# Work to do
Reproduce only the lines from the line containing "Between point 323,267" to the end of the entries below, including both of those lines.

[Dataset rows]
════════════════
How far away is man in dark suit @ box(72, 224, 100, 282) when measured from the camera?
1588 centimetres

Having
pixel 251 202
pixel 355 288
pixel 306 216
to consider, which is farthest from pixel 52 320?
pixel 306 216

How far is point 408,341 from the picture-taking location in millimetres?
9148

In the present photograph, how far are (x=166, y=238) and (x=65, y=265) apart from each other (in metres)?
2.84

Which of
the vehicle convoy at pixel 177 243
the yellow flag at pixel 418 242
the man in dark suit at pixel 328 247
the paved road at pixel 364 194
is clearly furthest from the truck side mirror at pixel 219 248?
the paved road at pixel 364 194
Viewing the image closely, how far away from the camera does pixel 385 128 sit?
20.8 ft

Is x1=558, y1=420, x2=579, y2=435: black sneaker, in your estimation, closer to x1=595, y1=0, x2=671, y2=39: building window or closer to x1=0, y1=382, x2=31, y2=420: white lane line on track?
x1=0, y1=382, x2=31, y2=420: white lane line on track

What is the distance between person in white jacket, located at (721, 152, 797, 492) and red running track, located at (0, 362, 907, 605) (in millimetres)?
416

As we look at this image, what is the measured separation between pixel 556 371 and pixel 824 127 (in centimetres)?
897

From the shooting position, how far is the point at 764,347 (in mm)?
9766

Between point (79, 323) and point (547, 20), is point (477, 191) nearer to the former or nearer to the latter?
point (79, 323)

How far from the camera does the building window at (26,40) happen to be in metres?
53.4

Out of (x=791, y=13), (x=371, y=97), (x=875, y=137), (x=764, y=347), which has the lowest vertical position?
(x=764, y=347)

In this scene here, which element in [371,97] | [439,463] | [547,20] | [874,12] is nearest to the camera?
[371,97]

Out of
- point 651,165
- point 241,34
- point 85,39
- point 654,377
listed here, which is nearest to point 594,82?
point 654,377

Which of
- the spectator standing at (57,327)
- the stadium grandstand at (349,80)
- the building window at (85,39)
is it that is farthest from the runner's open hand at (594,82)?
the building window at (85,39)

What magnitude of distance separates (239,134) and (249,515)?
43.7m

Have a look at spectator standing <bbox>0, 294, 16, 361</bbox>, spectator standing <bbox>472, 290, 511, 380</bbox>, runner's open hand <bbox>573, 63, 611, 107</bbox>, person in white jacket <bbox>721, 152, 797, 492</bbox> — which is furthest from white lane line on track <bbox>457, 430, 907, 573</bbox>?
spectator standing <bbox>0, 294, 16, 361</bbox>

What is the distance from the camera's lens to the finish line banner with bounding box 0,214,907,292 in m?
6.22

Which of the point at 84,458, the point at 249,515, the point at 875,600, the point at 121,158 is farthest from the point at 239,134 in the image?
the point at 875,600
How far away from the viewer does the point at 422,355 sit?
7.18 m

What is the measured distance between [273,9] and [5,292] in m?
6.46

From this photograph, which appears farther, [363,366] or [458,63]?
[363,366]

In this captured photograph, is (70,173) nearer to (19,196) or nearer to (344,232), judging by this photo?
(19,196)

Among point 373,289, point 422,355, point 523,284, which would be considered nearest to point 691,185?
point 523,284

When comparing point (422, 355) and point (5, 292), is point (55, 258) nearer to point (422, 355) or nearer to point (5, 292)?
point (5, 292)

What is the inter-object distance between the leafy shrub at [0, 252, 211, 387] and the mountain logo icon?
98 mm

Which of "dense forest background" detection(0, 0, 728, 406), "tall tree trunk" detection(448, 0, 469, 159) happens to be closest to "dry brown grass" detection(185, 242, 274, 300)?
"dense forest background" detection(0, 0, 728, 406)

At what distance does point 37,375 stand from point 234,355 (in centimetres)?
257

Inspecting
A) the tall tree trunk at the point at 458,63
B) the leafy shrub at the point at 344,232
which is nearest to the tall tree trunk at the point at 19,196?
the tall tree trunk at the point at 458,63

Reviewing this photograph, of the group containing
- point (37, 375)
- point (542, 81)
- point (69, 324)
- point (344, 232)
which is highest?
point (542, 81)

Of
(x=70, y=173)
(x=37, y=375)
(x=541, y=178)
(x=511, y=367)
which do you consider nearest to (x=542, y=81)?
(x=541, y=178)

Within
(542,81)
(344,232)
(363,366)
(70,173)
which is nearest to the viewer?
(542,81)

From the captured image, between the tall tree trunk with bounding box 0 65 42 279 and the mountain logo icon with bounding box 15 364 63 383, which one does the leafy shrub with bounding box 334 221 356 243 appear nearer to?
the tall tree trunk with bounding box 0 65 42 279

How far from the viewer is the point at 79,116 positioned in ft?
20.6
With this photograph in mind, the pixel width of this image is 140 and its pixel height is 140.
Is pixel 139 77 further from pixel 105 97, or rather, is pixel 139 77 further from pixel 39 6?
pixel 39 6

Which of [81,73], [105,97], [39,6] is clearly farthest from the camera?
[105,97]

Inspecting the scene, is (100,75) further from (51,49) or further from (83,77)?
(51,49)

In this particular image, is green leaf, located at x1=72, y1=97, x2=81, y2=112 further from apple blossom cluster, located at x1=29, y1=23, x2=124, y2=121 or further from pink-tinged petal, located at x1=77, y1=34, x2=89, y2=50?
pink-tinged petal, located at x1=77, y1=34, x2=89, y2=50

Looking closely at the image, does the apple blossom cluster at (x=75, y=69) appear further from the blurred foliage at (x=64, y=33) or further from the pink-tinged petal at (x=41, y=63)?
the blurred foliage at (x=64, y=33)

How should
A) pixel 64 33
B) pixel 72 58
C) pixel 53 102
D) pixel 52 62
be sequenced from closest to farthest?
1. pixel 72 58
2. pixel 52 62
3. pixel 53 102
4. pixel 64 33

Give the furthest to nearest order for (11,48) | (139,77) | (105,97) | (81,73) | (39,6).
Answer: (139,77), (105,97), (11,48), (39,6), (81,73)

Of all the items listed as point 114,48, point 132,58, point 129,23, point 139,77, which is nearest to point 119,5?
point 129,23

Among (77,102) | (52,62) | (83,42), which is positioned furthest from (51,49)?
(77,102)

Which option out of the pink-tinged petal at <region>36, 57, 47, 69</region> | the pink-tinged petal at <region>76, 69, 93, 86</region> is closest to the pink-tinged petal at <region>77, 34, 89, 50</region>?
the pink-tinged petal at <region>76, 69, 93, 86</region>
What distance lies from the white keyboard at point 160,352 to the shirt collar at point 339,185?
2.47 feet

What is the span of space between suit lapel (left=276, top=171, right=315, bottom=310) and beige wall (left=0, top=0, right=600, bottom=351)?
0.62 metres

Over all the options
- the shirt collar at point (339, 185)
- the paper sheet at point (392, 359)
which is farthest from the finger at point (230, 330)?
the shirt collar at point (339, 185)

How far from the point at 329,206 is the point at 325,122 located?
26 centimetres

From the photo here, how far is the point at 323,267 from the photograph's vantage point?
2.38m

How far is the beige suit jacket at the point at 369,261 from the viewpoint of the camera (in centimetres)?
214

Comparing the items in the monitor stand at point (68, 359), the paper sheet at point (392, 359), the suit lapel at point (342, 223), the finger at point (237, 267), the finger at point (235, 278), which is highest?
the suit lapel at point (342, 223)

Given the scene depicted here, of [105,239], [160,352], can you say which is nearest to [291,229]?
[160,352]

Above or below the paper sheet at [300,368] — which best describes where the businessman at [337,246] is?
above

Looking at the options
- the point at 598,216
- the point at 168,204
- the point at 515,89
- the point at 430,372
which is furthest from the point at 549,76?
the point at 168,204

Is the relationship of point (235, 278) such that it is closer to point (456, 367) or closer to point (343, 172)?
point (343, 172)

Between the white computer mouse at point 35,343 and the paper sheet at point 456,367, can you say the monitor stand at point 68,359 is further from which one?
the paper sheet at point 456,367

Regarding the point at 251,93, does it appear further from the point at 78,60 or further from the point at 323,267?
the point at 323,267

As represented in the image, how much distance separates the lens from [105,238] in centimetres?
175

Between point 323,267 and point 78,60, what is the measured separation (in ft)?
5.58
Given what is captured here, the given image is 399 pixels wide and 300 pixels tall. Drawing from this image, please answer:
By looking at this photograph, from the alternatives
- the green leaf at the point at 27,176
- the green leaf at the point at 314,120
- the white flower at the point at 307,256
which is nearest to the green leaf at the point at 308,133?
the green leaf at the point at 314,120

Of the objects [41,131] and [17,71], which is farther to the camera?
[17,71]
════════════════
# Response to the exercise
Between point 323,267 and point 78,60, what is the measured separation (in ft)?
5.58
Given what is captured here, the given image is 399 pixels wide and 300 pixels tall. Drawing from this image, please answer:
By looking at this photograph, from the alternatives
- the green leaf at the point at 27,176
- the green leaf at the point at 314,120
- the white flower at the point at 307,256
which is nearest to the green leaf at the point at 308,133?
the green leaf at the point at 314,120

Of the objects [41,131] and [17,71], which is farther to the camera?
[17,71]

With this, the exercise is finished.